• INFORMATION GIVEN:
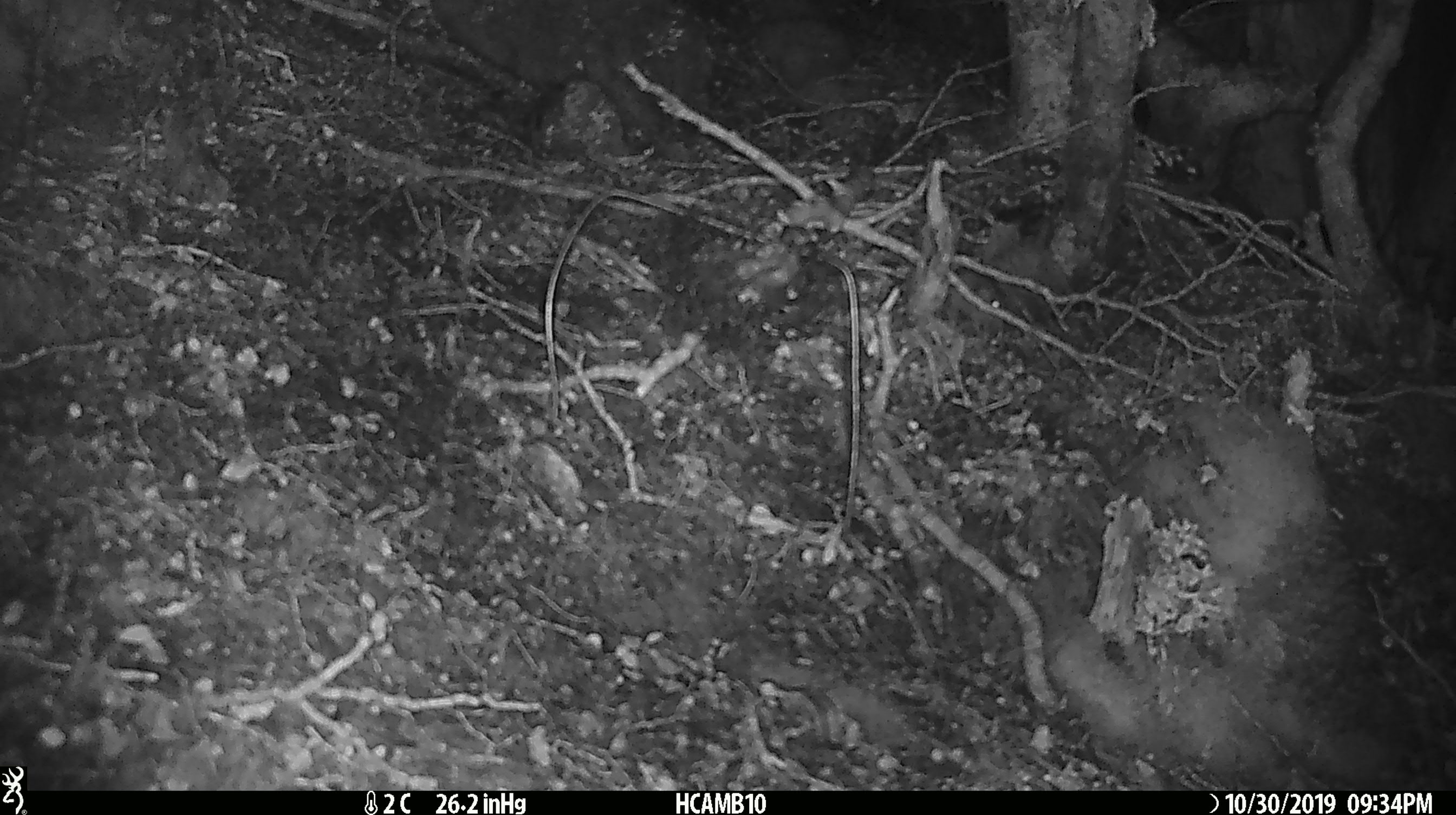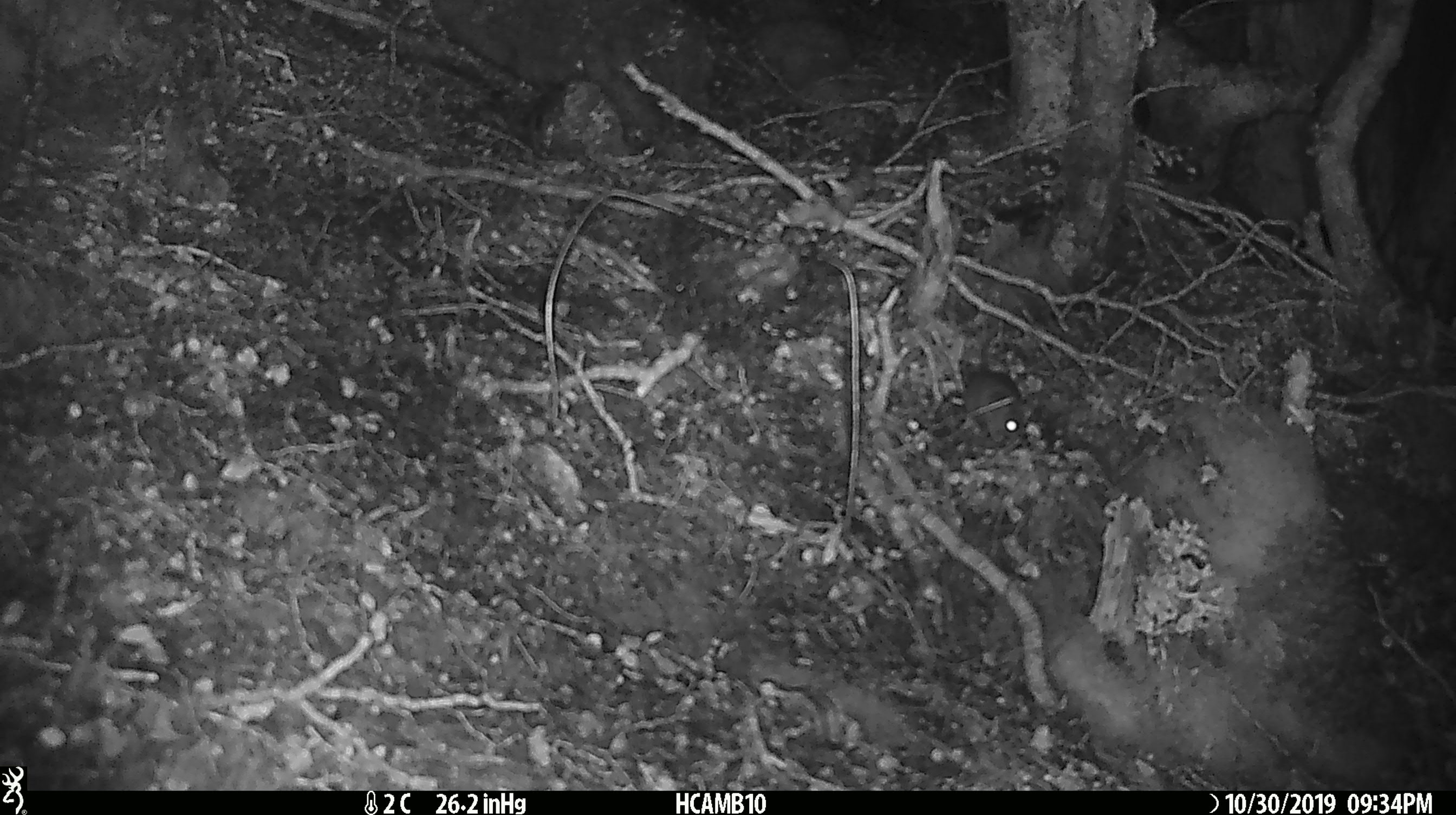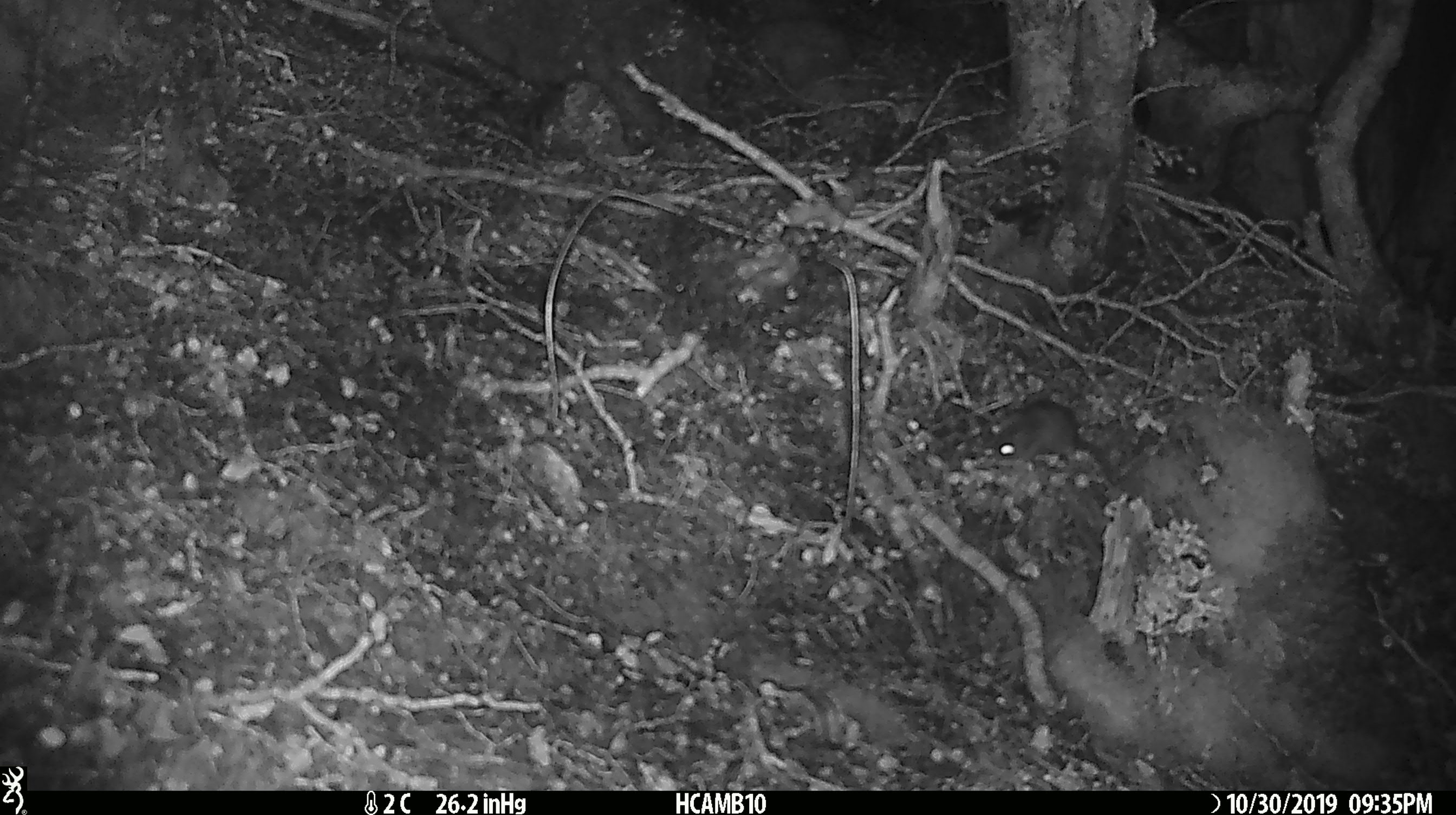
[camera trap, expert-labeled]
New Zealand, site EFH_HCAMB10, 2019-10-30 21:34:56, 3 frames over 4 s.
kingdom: Animalia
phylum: Chordata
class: Mammalia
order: Rodentia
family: Muridae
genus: Mus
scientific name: Mus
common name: mouse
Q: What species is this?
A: Mouse (Mus).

• HOW TO COMPLETE THIS TASK: The records above are to be set down exactly as written, with no images.

• RESPONSE:
[camera trap, expert-labeled]
New Zealand, site EFH_HCAMB10, 2019-10-30 21:34:56, 3 frames over 4 s.
kingdom: Animalia
phylum: Chordata
class: Mammalia
order: Rodentia
family: Muridae
genus: Mus
scientific name: Mus
common name: mouse
Q: What species is this?
A: Mouse (Mus).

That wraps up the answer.